Four years ago, CFB started assembling food hampers based on the advice of the Canada Food Guide. The empty calories from margarine were dropped, with the savings going toward peanut butter purchases. That translated into a $50,000 budget for the golden butter alone–but now even that doesn’t seem enough.
The culprits for the price increase, food companies and analysts say, are a piffling peanut yield in the U.S. due to a spell of dry weather, and the perennial problem of American farmers choosing more lucrative crops, like cotton or corn. Last November, Kraft Canada announced it would hike the price of its peanut butter by 35 per cent beginning at the end of January 2012. In the U.S., Kraft’s mark-up was 40 per cent, and food-makers J.M. Smucker and ConAgr Foods have implemented similar increases.
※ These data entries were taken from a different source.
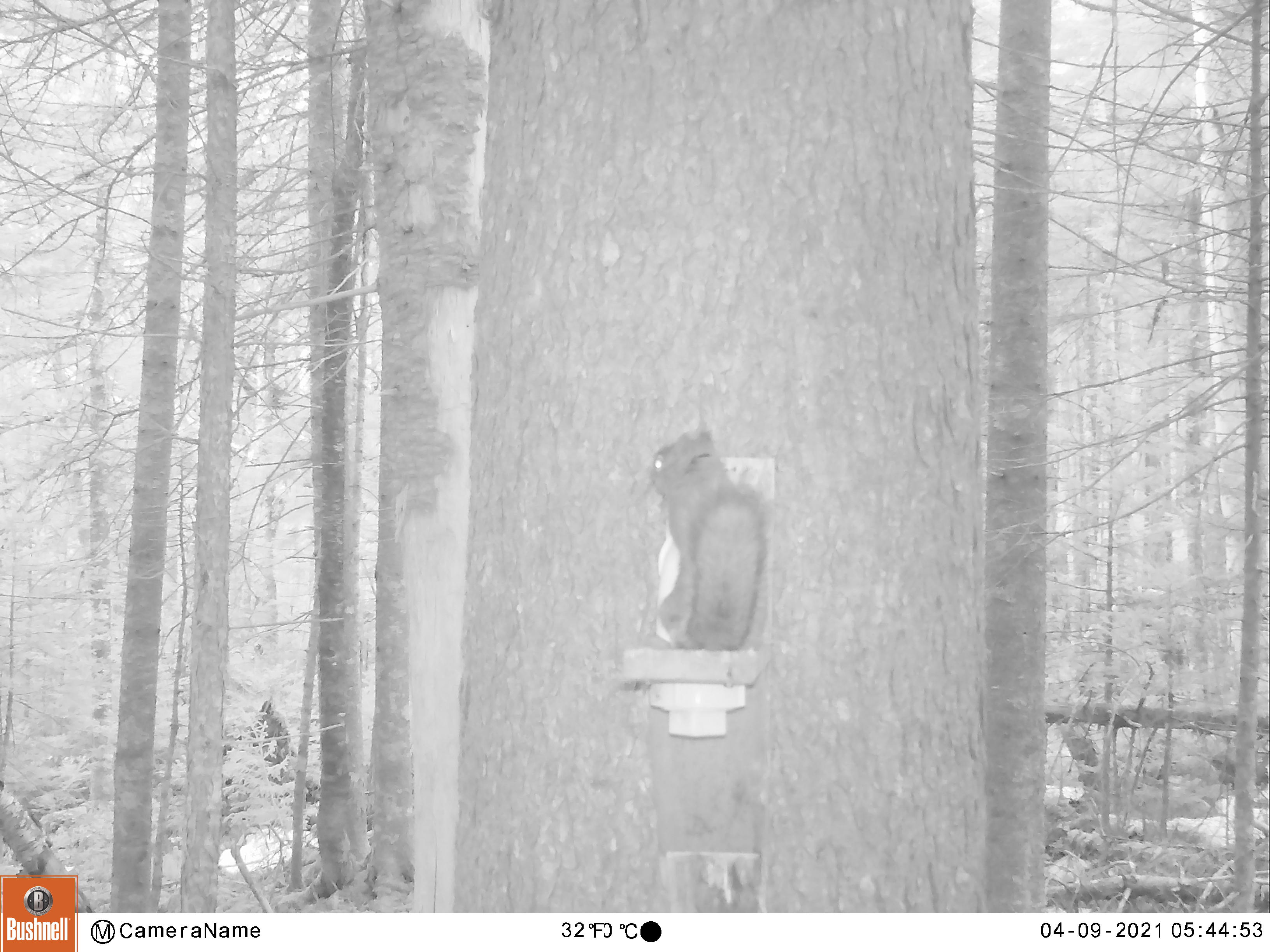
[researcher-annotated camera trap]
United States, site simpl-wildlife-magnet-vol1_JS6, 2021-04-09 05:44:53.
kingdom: Animalia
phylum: Chordata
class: Mammalia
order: Rodentia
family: Sciuridae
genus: Tamiasciurus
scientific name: Tamiasciurus hudsonicus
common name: red squirrel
Red squirrel (Tamiasciurus hudsonicus).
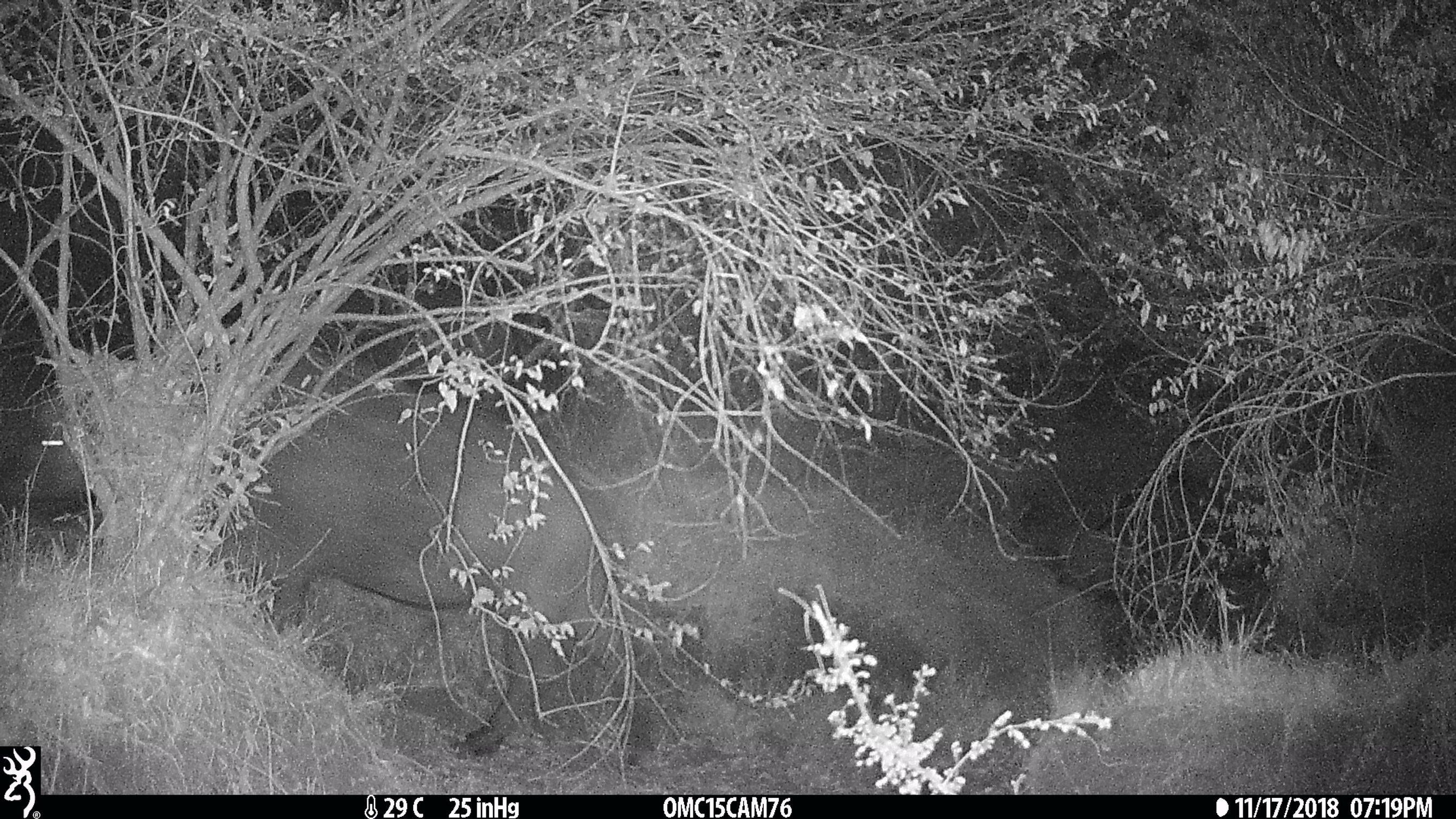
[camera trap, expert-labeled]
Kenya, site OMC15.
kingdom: Animalia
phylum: Chordata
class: Mammalia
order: Artiodactyla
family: Bovidae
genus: Syncerus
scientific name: Syncerus caffer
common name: buffalo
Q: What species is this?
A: Buffalo (Syncerus caffer).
At the same time, food banks have to support an expanding client base. In Calgary, for example, the number of low-income households who need free groceries has grown by 70 per cent since the financial crisis, and nearly half of last year’s recipient families had children. Nationally, 850,000 Canadians visit a food bank every month, a 26 per cent increase since the start of the recession in 2008, according to Food Banks Canada (FBC), which represents 3,450 banks and agencies.
Of course, donations, including those from the peanut butter makers themselves, have helped cushion the impact of the price hike. At CFB, for instance, Kraft is “a major supporter,” says Sim. And FBC says it’s confident private and corporate gifts will help offset rising costs, especially in urban Canada.
Banks in rural areas, however, are less nimble. “[These] food banks have smaller communities to draw from for support, less accessibility to corporate donors, and many are in more remote communities, therefore have higher transportation costs,” FBC spokesperson Marzena Gersho wrote in an email. The food bank in Deep River, Ontario, an Ottawa Valley town of about 4,000 people, for example, has no access to Kraft’s donor budget and must rely heavily on the local grocery store, from which it sometimes purchases cosmetically damaged goods at reduced prices.
“We are confident that the public is still going to donate peanut butter regardless of the cost,” Gersho said. Maybe, but you can’t begrudge consumers donor fatigue, what with enormous personal debt loads and the rising costs of almost everything. Getting pricey peanut butter from the cupboard to the donation box might take a trendy new diet, if not an epidemic of allergies.